Lets confirm that no Borough has a 'Not assigned' value

In [6]:
neighborhoods['Borough'].unique()

array(['North York', 'Downtown Toronto', "Queen's Park", 'Etobicoke',
       'Scarborough', 'East York', 'York', 'East Toronto', 'West Toronto',
       'Central Toronto', 'Mississauga'], dtype=object)

Aggregate neighborhoods that belong to one postal code

In [7]:
# group by postcode
neighborhoods = neighborhoods.groupby('Postcode').agg(list).reset_index()
# remove all duplicates in borough column using a set function on the column
neighborhoods['Borough'] = neighborhoods['Borough'].apply(lambda x : ",".join(list(set(x))))
# format the neighbourhood column
neighborhoods['Neighbourhood'] = neighborhoods['Neighbourhood'].apply(lambda x : ", ".join(x)) 

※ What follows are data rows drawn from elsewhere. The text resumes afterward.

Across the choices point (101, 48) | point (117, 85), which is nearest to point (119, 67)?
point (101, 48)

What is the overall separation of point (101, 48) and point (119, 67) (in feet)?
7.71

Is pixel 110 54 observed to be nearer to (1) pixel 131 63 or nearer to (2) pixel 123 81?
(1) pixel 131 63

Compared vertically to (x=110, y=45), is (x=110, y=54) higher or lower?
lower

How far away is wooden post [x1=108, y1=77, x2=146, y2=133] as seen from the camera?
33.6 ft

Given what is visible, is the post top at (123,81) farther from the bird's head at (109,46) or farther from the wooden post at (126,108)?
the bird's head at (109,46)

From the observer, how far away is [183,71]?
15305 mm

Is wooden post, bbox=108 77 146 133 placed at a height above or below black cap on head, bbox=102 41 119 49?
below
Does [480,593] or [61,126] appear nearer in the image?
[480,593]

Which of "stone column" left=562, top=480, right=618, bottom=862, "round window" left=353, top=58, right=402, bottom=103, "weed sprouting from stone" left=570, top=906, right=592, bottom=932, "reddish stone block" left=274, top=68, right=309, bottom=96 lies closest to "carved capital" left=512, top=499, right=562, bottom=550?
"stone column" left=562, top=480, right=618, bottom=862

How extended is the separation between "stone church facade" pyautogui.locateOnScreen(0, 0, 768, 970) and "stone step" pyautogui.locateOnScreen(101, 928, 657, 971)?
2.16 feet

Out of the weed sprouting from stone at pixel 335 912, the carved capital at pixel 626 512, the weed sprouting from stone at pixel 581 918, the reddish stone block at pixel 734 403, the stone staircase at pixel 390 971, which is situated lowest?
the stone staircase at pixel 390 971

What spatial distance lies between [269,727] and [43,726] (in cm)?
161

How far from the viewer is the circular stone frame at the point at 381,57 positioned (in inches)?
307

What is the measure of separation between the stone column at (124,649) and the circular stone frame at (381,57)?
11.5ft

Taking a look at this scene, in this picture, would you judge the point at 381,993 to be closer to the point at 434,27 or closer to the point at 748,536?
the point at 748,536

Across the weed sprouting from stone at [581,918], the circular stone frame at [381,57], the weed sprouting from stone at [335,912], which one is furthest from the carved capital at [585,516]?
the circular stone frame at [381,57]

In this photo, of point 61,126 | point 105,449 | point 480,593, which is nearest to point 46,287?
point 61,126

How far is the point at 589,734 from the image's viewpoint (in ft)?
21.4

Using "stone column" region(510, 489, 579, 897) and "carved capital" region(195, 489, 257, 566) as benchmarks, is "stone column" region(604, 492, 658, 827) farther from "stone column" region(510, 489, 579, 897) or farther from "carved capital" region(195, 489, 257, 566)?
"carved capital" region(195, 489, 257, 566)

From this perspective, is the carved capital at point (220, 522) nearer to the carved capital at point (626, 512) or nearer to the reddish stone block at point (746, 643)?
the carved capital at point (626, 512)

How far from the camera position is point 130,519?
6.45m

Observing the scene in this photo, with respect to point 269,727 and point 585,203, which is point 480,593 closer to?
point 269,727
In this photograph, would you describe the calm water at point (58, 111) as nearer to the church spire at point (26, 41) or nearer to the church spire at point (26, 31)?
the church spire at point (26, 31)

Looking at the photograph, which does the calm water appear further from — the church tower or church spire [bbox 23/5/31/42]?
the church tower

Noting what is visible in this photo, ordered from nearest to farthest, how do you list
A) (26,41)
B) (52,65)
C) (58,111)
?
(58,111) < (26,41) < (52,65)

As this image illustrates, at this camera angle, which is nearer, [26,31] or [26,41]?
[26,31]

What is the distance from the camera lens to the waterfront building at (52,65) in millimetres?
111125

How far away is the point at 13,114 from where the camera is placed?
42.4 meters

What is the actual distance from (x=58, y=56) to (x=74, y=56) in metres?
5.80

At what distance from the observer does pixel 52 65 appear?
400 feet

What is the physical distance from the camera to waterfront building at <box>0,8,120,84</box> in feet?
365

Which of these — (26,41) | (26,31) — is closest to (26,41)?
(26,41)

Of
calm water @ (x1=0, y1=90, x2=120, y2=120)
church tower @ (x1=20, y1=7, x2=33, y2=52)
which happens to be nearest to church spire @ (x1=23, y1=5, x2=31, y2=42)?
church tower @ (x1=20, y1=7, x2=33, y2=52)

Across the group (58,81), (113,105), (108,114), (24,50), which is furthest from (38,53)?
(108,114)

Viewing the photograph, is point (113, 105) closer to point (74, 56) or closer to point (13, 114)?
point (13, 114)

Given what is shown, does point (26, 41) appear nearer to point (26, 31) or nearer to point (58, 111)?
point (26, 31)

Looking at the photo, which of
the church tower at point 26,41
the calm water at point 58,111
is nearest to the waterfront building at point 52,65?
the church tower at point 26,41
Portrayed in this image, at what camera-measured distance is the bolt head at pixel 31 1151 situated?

Lets confirm the aggregation was successfull

In [8]:
neighborhoods.head()

Unnamed: 0,Postcode,Borough,Neighbourhood
0,M1B,Scarborough,"Rouge, Malvern"
1,M1C,Scarborough,"Highland Creek, Rouge Hill, Port Union"
2,M1E,Scarborough,"Guildwood, Morningside, West Hill"
3,M1G,Scarborough,Woburn
4,M1H,Scarborough,Cedarbrae


 Lets check from the example given in the assignment

In [9]:
print(neighborhoods[neighborhoods['Postcode'] == 'M5A'])

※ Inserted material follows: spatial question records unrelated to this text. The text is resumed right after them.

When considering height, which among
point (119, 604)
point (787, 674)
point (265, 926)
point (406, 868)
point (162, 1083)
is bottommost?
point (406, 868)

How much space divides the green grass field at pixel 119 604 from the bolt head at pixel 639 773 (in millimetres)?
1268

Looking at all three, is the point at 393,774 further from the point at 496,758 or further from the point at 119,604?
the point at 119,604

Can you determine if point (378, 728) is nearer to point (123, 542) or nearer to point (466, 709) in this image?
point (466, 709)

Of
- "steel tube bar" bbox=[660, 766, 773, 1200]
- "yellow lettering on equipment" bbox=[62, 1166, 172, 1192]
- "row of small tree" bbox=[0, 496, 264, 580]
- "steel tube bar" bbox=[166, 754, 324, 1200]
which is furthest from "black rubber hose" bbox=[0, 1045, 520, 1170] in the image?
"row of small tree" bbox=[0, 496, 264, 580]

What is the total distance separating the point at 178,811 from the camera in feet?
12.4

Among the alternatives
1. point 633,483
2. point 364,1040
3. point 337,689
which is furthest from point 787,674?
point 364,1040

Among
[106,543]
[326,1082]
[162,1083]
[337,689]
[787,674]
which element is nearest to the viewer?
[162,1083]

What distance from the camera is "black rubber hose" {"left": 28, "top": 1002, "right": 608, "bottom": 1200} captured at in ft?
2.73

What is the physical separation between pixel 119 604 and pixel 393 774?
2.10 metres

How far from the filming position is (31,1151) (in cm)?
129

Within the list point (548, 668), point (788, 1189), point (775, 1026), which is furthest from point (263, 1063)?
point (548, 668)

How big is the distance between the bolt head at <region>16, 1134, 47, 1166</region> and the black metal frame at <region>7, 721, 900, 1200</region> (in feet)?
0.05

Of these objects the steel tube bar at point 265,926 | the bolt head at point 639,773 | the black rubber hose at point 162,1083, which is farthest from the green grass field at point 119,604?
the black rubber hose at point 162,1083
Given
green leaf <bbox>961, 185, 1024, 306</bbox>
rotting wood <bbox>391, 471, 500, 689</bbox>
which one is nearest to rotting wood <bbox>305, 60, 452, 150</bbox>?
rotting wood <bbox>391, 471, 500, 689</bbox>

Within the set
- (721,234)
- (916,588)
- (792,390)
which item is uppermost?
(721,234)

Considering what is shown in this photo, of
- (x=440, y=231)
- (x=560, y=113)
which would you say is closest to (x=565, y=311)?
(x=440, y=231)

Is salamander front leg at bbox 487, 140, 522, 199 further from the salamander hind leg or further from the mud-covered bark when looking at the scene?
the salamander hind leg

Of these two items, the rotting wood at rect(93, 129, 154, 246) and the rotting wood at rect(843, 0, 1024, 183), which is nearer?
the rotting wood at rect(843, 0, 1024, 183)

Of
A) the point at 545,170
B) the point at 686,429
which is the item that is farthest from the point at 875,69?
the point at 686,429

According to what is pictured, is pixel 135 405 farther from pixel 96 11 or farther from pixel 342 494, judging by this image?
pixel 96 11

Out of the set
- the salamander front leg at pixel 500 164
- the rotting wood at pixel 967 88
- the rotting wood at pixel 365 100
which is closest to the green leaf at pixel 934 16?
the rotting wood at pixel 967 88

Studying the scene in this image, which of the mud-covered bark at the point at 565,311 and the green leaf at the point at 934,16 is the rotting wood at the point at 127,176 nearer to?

   Postcode           Borough              Neighbourhood
53      M5A  Downtown Toronto  Harbourfront, Regent Park


Find list of boroughs with neighbourhood assigned as 'Not assigned'

In [10]:
 missing_hood = neighborhoods[(neighborhoods['Borough'] != 'Not assigned') &  \
                           (neighborhoods['Neighbourhood'] == 'Not assigned')]
missing_hood

Unnamed: 0,Postcode,Borough,Neighbourhood
85,M7A,Queen's Park,Not assigned


In [11]:
# get index of 'Not assigned' neighbourhood
indices = missing_hood.index.tolist()

Assign borough name to neighborhood name for the neighborhoods with 'Not assigned' values

In [12]:
for idx in indices:
    neighborhoods.iloc[idx,2] = neighborhoods.iloc[idx,1]

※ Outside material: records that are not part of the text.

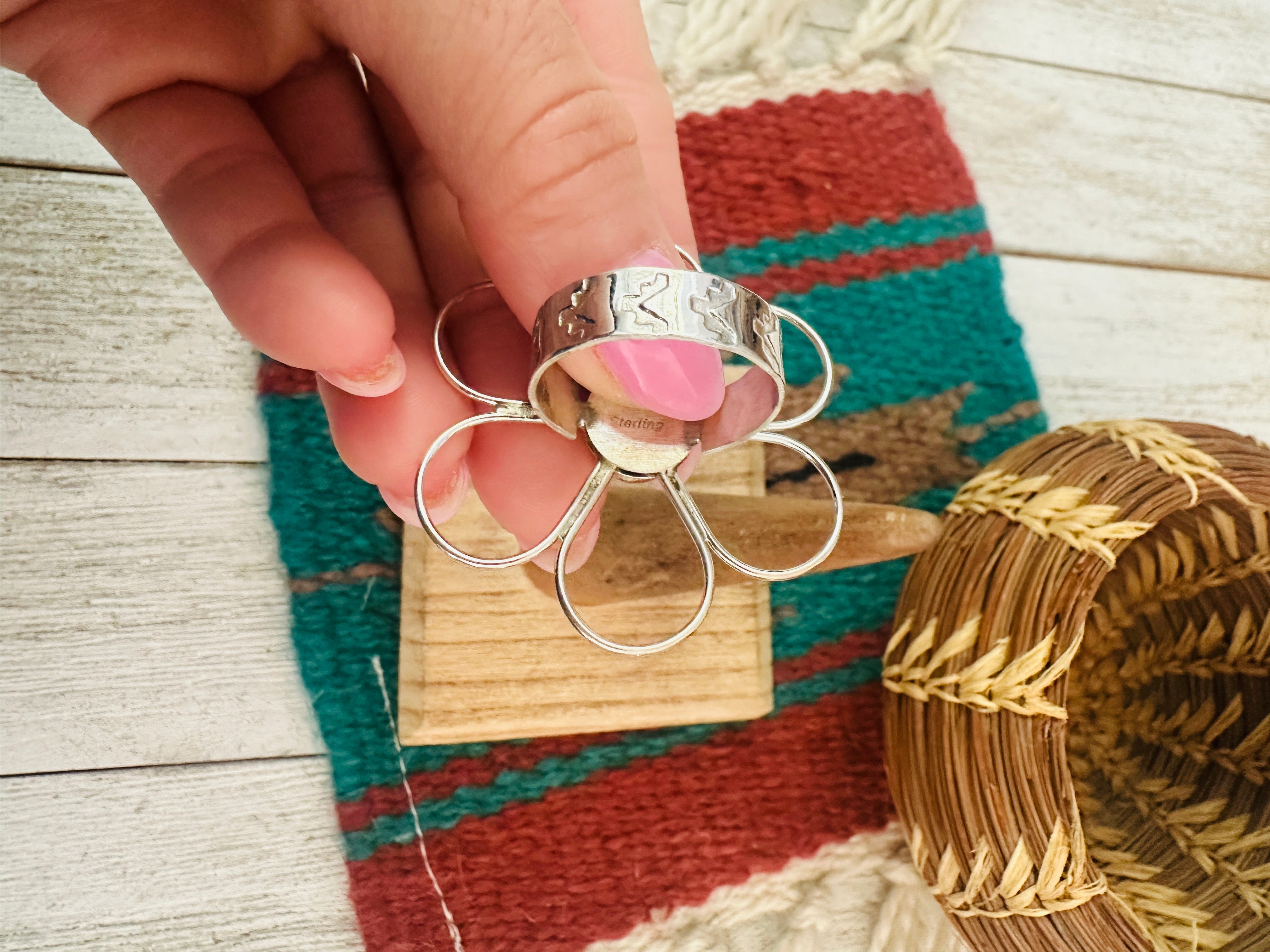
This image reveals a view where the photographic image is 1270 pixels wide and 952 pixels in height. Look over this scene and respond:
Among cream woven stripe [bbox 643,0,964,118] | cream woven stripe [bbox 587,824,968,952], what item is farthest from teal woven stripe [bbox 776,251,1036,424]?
cream woven stripe [bbox 587,824,968,952]

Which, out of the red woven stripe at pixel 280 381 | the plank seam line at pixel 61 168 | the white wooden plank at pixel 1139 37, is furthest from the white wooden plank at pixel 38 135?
the white wooden plank at pixel 1139 37

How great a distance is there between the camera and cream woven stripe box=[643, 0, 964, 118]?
46cm

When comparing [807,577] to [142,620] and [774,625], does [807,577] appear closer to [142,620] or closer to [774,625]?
[774,625]

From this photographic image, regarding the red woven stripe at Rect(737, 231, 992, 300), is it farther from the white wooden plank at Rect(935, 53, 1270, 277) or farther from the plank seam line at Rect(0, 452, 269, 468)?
the plank seam line at Rect(0, 452, 269, 468)

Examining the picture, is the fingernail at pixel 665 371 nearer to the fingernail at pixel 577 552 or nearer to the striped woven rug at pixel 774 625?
the fingernail at pixel 577 552

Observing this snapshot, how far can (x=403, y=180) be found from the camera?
354mm

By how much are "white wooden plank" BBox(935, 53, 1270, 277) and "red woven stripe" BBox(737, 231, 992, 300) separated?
0.04m

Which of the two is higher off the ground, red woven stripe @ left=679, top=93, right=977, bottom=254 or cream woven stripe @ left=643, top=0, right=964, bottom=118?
cream woven stripe @ left=643, top=0, right=964, bottom=118

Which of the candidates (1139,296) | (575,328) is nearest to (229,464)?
(575,328)

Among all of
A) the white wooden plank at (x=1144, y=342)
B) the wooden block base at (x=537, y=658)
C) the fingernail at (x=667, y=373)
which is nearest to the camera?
the fingernail at (x=667, y=373)

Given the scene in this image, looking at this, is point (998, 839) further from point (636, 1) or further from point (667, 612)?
point (636, 1)

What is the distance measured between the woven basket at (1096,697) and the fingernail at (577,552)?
0.13 metres

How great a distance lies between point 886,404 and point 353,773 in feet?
0.95

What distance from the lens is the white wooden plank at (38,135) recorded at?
408mm
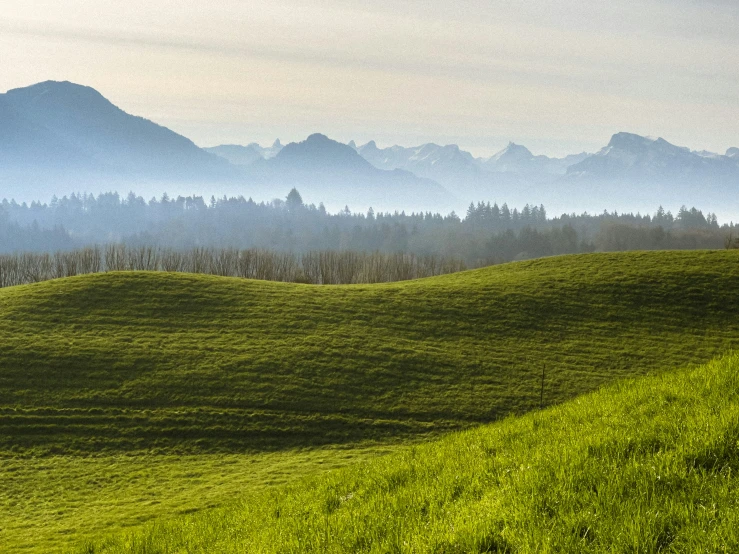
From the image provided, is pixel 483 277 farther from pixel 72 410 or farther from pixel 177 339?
pixel 72 410

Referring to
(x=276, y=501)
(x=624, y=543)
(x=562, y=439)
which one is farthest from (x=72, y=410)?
(x=624, y=543)

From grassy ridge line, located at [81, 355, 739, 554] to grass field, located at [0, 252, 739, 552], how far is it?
12.4 metres

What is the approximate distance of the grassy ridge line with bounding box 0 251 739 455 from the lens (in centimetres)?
3431

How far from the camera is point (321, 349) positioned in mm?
44219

Check if neighbourhood name is equal to borough name

In [13]:
neighborhoods.iloc[idx,:]

Postcode                  M7A
Borough          Queen's Park
Neighbourhood    Queen's Park
Name: 85, dtype: object

Shape of the dataframe

In [14]:
neighborhoods.shape

(103, 3)

Take a look at the head and tail of the dataframe

In [15]:
neighborhoods.head()

Unnamed: 0,Postcode,Borough,Neighbourhood
0,M1B,Scarborough,"Rouge, Malvern"
1,M1C,Scarborough,"Highland Creek, Rouge Hill, Port Union"
2,M1E,Scarborough,"Guildwood, Morningside, West Hill"
3,M1G,Scarborough,Woburn
4,M1H,Scarborough,Cedarbrae


In [16]:
neighborhoods.tail()

Unnamed: 0,Postcode,Borough,Neighbourhood
98,M9N,York,Weston
99,M9P,Etobicoke,Westmount
100,M9R,Etobicoke,"Kingsview Village, Martin Grove Gardens, Richv..."
101,M9V,Etobicoke,"Albion Gardens, Beaumond Heights, Humbergate, ..."
102,M9W,Etobicoke,Northwest


### 2. Get the geographical coordinates of the neighbourhood and create a dataframe

Lets read the geographical data from the csv file in the url

In [17]:
coordinates_df = pd.read_csv('https://cocl.us/Geospatial_data')
coordinates_df.head()

Unnamed: 0,Postal Code,Latitude,Longitude
0,M1B,43.806686,-79.194353
1,M1C,43.784535,-79.160497
2,M1E,43.763573,-79.188711
3,M1G,43.770992,-79.216917
4,M1H,43.773136,-79.239476


Next, we set the post code as the index for the neighbourhoods data and coordinates data.  
This will later help us join the two dataframes according to the index

In [18]:
coordinates_df = coordinates_df.set_index('Postal Code')
neighborhoods  = neighborhoods.set_index('Postcode')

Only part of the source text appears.